The obvious answer finally came to him. He stood up —the gravity did not bother him; he weighed about what he did forty or fifty feet from the center of the station, and had spent plenty of time getting used to that—and started toward the air lock. If Bowen had seen him there would have been an explosion, for he had made numerous and lengthy speeches about the importance of checking the space suits before going outside a ship. Tumble forgot this until he was actually inside the air lock. When he did remember, he was tempted to go on anyway, since the lock was too cramped to let him make a proper check and he had already sealed the inner door, but he remembered the stories he had heard of what happened to living creatures when the pressure went so low that boiling point was below their body temperature, and went back. The check was done rather quickly, but would probably have satisfied Bowen; two minutes later the outer door of the air lock opened and let the boy get his first good look at the moon.
He had somehow expected it to be glaringly bright, as it had always looked in t
he telescopes, but the surface was almost entirely of dark-colored rock. From where he stood he could see nothing looking in the least like soil, but when he worked his way cautiously down the ladder he found that the cracks in the rock were filled with powdery dust. Close to the rocket there was none of this loose on the surface, but farther away a layer of it could be found up to two or three inches thick. Apparently it had been blown away from the landing site by the jet.

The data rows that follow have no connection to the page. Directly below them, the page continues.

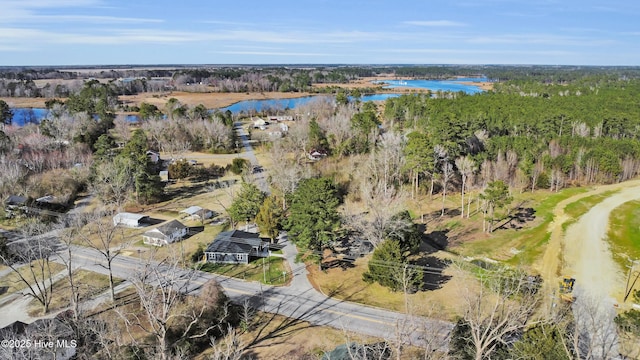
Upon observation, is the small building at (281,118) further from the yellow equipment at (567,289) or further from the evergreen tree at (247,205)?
the yellow equipment at (567,289)

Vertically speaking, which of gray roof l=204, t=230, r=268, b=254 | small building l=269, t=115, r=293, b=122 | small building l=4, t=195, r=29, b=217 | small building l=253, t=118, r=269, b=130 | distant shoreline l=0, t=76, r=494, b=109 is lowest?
gray roof l=204, t=230, r=268, b=254

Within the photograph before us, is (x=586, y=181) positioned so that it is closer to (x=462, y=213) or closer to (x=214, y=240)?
(x=462, y=213)

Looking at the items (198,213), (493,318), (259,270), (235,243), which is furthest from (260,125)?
(493,318)

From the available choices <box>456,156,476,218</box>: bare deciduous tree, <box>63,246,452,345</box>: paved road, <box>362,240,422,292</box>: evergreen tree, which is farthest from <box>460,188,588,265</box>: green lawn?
<box>63,246,452,345</box>: paved road

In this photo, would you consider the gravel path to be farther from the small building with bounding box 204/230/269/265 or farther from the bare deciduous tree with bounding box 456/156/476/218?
the small building with bounding box 204/230/269/265

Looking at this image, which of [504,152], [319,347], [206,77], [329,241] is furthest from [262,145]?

In general the surface was fairly smooth in spite of the cracks, but low mountains could be seen in several different directions. He was not sure which, if any, of these were the Mountains of Light he had come to see, but there would be no difficulty in identifying them from above when the time came. Tumble's fear had completely gone by now, and the thought of taking the rocket up again did not bother him in the least.
He had not expected that landscape features would be so hard to recognize from where he was standing. He had studied the north polar region for hours in the telescope at the station, and would have sworn that he knew every major peak and crater in the neighborhood, but they looked very different now. Perhaps the fact that the sun was just barely above the horizon would account for it—but no, the sun never rose very high this close to the pole; even Tumble knew that, though he was no mathematician.
Looking toward the sun brought another thought to his mind, and he began looking around for the earth. It was visible enough, nearly a quarter of the way around the horizon to the right of the sun, and like it just barely above the mountains. It was far brighter than the moon ever appears from the earth, but the fact was not very noticeable with the sun also in the sky. It was rather less than half full, but Tumble could not have said at the moment whether it was coming or going in that respect. It did not occur to him to wonder—it did not seem important at the moment.